No, it's not the end of analog broadcast. It's the capability of my local ABC and CBS affiliates to accept digital files for broadcast playback. Unfortunately, I'm having some problems with audio clipping.
I submitted 6 spots for air and received complaints from the stations that the audio levels were too hot. I went back and checked the levels on the files I gave them and they are all under 0db. I checked them in Soundtrack Pro as well as the M100 timeline.
One station told me that all audio levels must be below -12db. What?!? How can that be? Why would it be so low? Should I just mix as normal, and then compress the crap out of the final audio?
[Matt Jones] "One station told me that all audio levels must be below -12db. What?!? How can that be? Why would it be so low? Should I just mix as normal, and then compress the crap out of the final audio? "
Oh man, that´s a topic. And as far as I can tell it even varies between the countries.
Here in Germany we have a conclusion that digital audio for broadcast (e.g. on DigiBeta) is not allowed to exceed -9dBFS (-9dB digital level) at all. This corresponds to 0dB on our analog RTW peakmeters (although there are sometimes too slow to catch digital peaks, so we add a hardware broadcast audio limiter at -9dBFS). But e.g. CDs are mastered to 0dBFS, so if we import a track from CD into Media 100 we have to level it down at least 9dB (if we want to have it at full volume).

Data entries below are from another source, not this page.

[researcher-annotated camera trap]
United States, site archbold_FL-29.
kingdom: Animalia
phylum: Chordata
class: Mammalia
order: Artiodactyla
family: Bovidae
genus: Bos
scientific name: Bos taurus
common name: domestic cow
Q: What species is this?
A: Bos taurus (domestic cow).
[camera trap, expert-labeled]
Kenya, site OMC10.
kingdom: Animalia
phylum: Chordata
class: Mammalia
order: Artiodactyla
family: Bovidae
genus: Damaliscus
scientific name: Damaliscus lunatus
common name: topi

This all works as long as you stay digital (e.g. you use SDI embedded audio or AES/EBU). If you use DA-converters somewhere (e.g. the ones on the Kona board, or as a standalone hardware device), you have to make sure that they match your levels. Unfortunately level for the conversion from digital to analog is not specified for all situations identically (e.g. as I said in Germany it is said to be 0dB analog to -9dBFS digital for TV broadcast), so e.g. the Media 100 LHe systems do have a pref setting for the digital to analog audio level conversion.

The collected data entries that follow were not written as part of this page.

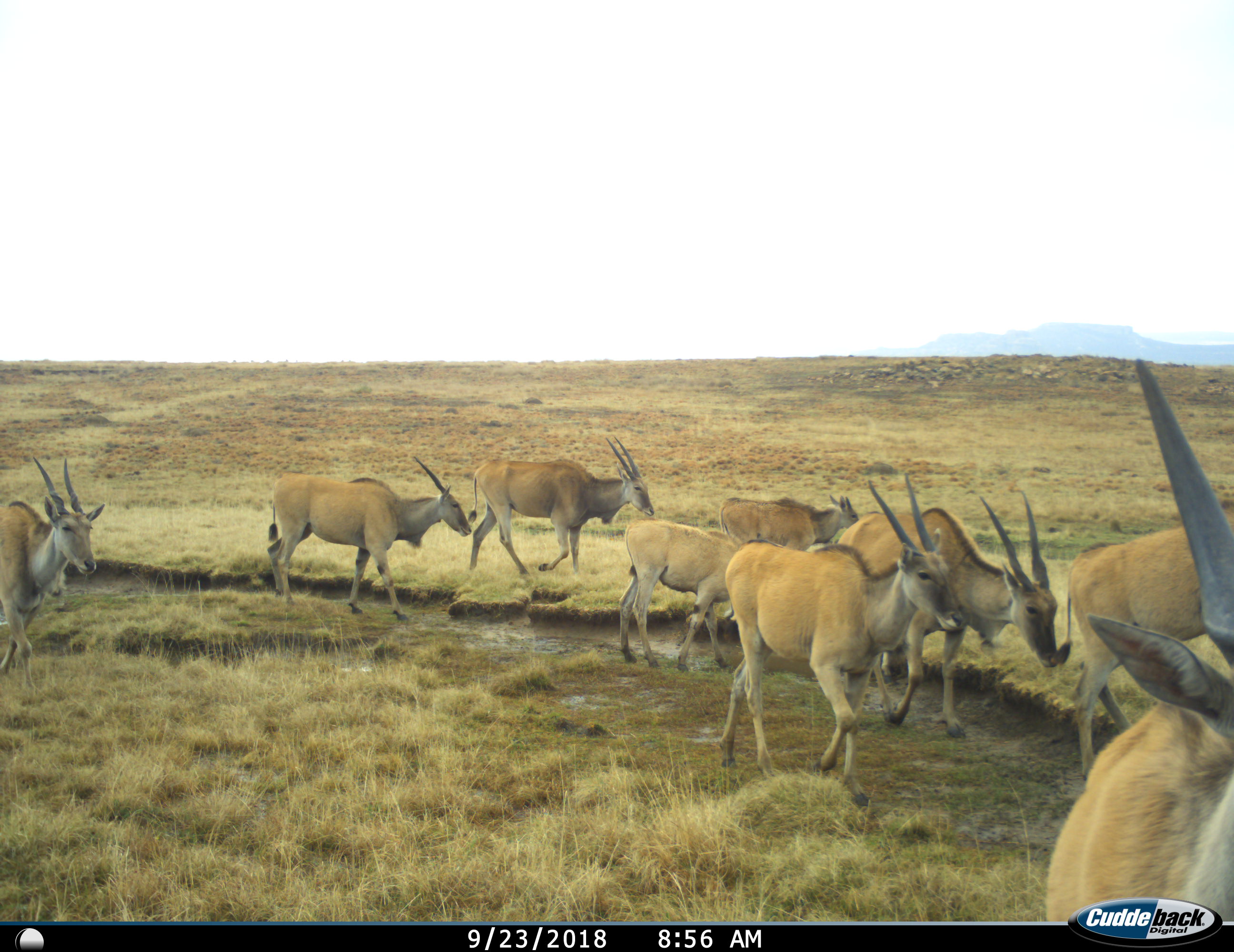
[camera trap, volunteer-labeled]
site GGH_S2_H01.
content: unidentified animal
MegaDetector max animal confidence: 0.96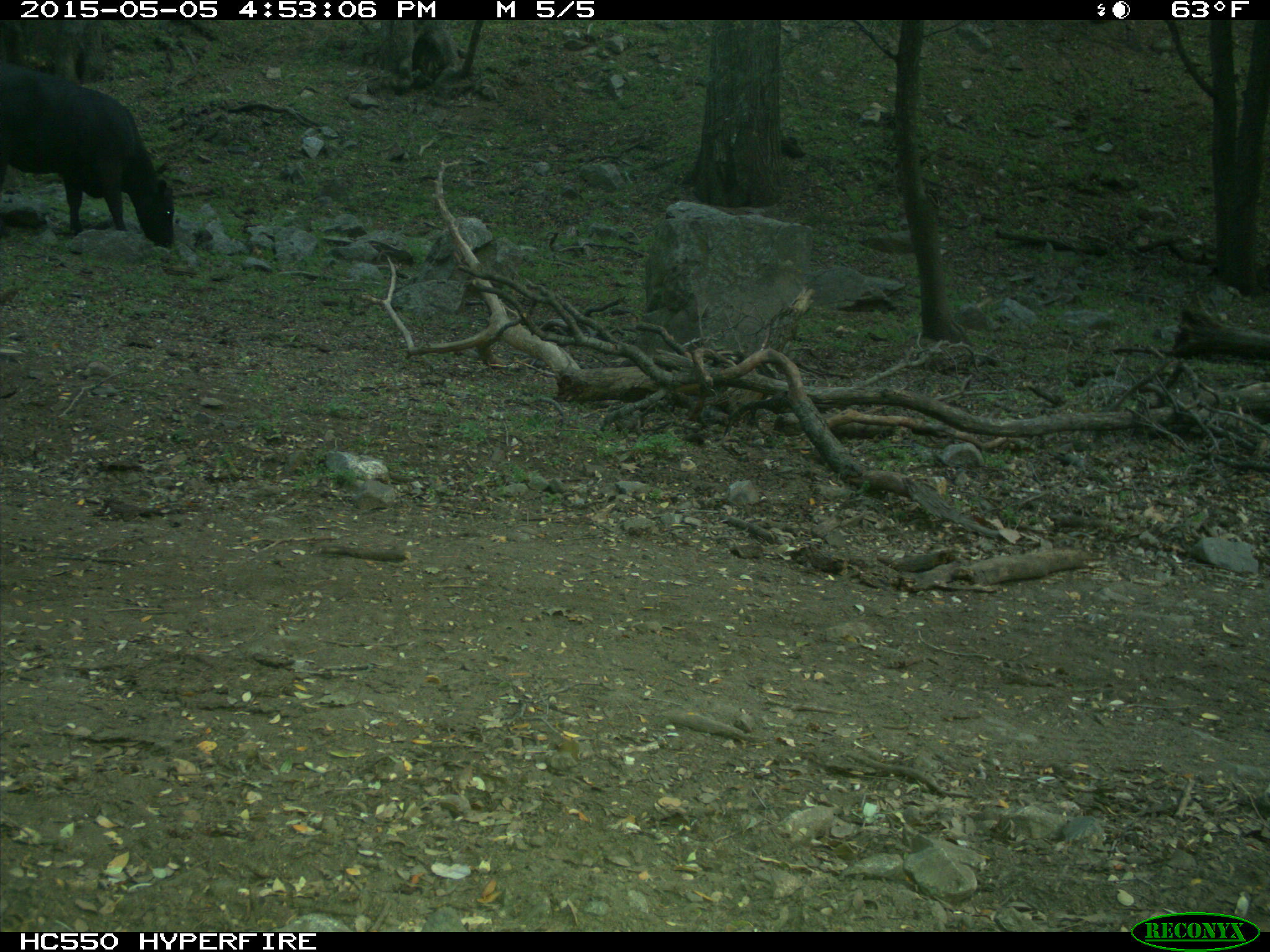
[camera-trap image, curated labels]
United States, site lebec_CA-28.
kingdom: Animalia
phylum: Chordata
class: Mammalia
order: Artiodactyla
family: Bovidae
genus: Bos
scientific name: Bos taurus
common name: domestic cow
Bos taurus (domestic cow).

Anyway, if your broadcaster says that you are not allowed to exceed -12dBFS you need to adjust accordingly. And best would be to have a hardware peakmeter attached to your Kona outputs to monitor these levels, since the VU Meters in Media 100 are not really exact, as far as I can tell. Then you need to find out how your digital and analog levels do correspond, and then do your mix accordingly.
Or do lower your levels in Soundtrack (not by applying a compressor as you suggested, but by adding some compression and by reducing the master output level).
Your digital audio files will be below 0dBFS anyway, since digital audio cannot exceed 0dBFS. Everything that would be above 0dB will be clipped digitally; that´s why the levels have to be set below this to avoid digital distortion and harsh clipping, and to have some headroom for "accidents".
Thanks for your response Floh. Sorry, but I'm still not sure I understand.
The bottom line is that if I want to deliver a digital spot to this station, my files must meet their requirements for broadcast. I'm just trying to understand why they ask for their digital audio levels to be set so low.
They specify -12db limit on spots delivered in H264 or DVCProHD quicktime formats.
So my producer supplied a digital VO file in .mp4 format. It does not exceed 0dBFS. There's no D/A conversion happening here. I import the file into M100HD, cut it to exactly 30 sec, add some video and output a ref file out to After Effects. I do my graphics comp in AE and then save my file as a DVCProHD file with 48K audio for the stations. The file still does not exceed 0dB.
So 0dB on the supplied digital file should equal 0dB on my final digital file, right? -12dBFS sounds like a lot of headroom for 'accidents' If I'm providing a digital file in the server's native playback format, where could the "accidents" happen?
[Matt Jones] "So 0dB on the supplied digital file should equal 0dB on my final digital file, right? -12dBFS sounds like a lot of headroom for 'accidents' If I'm providing a digital file in the server's native playback format, where could the "accidents" happen? "
If -12dBFS is what they accept as their broadcast level limit, that´s what you have to deliver. We have -9dBFS here in Germany, but I know that it is different in the US. Not sure if it is -12, though, but it sounds like it may be the fact. The reason for this is that some years ago most companies have agreed on a digital level (be that from tape, like from DigiBeta or from a digital file), and that it is extremely difficult to change an already existing convention on something like this. Many workflows would break if somebody would decide to now use 0dBFS as his max work level, since most broadcast equipment expects to get a much lower level.